EXERCISE DIRECTIONS = All that should come back is the lines of the data below from the one containing "Ablagefach ⇨ Seite 46" to the one containing "Für Personen mit", inclusive, exactly as they stand.

[Extracted records]
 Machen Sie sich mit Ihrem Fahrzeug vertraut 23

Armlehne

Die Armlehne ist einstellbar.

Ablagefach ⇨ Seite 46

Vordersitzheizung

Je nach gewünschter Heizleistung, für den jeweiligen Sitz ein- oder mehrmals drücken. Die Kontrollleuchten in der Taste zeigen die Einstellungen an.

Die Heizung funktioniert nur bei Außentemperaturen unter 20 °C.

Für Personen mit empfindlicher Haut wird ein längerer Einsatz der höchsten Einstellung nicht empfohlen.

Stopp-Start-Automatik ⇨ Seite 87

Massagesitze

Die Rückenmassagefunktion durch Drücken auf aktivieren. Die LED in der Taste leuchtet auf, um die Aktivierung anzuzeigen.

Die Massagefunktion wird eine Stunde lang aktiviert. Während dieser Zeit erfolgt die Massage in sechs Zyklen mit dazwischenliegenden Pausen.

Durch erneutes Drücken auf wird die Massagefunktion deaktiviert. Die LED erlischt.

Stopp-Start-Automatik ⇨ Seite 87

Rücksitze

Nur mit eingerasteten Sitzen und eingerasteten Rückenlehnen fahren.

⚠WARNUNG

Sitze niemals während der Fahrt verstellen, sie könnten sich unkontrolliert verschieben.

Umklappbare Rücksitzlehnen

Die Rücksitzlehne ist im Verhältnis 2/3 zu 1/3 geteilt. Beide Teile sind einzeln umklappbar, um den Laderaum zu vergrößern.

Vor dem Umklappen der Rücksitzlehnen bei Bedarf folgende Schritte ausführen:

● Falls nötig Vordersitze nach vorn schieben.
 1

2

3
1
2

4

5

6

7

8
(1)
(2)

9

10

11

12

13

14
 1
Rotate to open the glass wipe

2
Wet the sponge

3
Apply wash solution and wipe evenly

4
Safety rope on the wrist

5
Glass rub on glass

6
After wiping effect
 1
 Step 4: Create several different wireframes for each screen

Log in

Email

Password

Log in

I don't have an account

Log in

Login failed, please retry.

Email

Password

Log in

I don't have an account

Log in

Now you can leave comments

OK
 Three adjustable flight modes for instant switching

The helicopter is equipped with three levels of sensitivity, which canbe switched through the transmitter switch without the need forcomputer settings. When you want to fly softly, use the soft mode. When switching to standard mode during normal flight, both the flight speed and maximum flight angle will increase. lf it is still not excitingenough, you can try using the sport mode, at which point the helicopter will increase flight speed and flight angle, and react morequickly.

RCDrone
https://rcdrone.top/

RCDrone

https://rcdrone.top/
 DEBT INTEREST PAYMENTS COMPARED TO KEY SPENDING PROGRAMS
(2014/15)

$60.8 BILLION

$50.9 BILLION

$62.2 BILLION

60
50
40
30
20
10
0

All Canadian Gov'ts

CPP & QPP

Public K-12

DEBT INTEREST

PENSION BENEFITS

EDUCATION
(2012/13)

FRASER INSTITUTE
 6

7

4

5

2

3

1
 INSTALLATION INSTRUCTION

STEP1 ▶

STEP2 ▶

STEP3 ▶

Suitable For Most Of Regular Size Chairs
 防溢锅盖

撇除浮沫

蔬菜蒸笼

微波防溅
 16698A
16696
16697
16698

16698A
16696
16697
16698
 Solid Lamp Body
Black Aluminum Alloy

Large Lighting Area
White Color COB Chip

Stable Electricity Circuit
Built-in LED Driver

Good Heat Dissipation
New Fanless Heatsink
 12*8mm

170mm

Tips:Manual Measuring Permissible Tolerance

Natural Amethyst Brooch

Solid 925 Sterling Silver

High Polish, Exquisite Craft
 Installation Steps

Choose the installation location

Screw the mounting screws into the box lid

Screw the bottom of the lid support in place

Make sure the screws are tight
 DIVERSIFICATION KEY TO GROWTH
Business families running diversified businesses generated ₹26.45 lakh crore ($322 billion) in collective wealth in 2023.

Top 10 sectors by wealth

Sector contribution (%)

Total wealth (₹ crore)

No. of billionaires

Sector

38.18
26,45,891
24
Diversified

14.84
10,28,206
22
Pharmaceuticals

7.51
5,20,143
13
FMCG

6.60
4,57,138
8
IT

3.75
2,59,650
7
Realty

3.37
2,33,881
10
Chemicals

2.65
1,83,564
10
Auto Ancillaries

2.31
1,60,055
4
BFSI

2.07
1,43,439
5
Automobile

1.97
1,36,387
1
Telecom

SOLUTION =
Ablagefach ⇨ Seite 46

Vordersitzheizung

Je nach gewünschter Heizleistung, für den jeweiligen Sitz ein- oder mehrmals drücken. Die Kontrollleuchten in der Taste zeigen die Einstellungen an.

Die Heizung funktioniert nur bei Außentemperaturen unter 20 °C.

Für Personen mit empfindlicher Haut wird ein längerer Einsatz der höchsten Einstellung nicht empfohlen.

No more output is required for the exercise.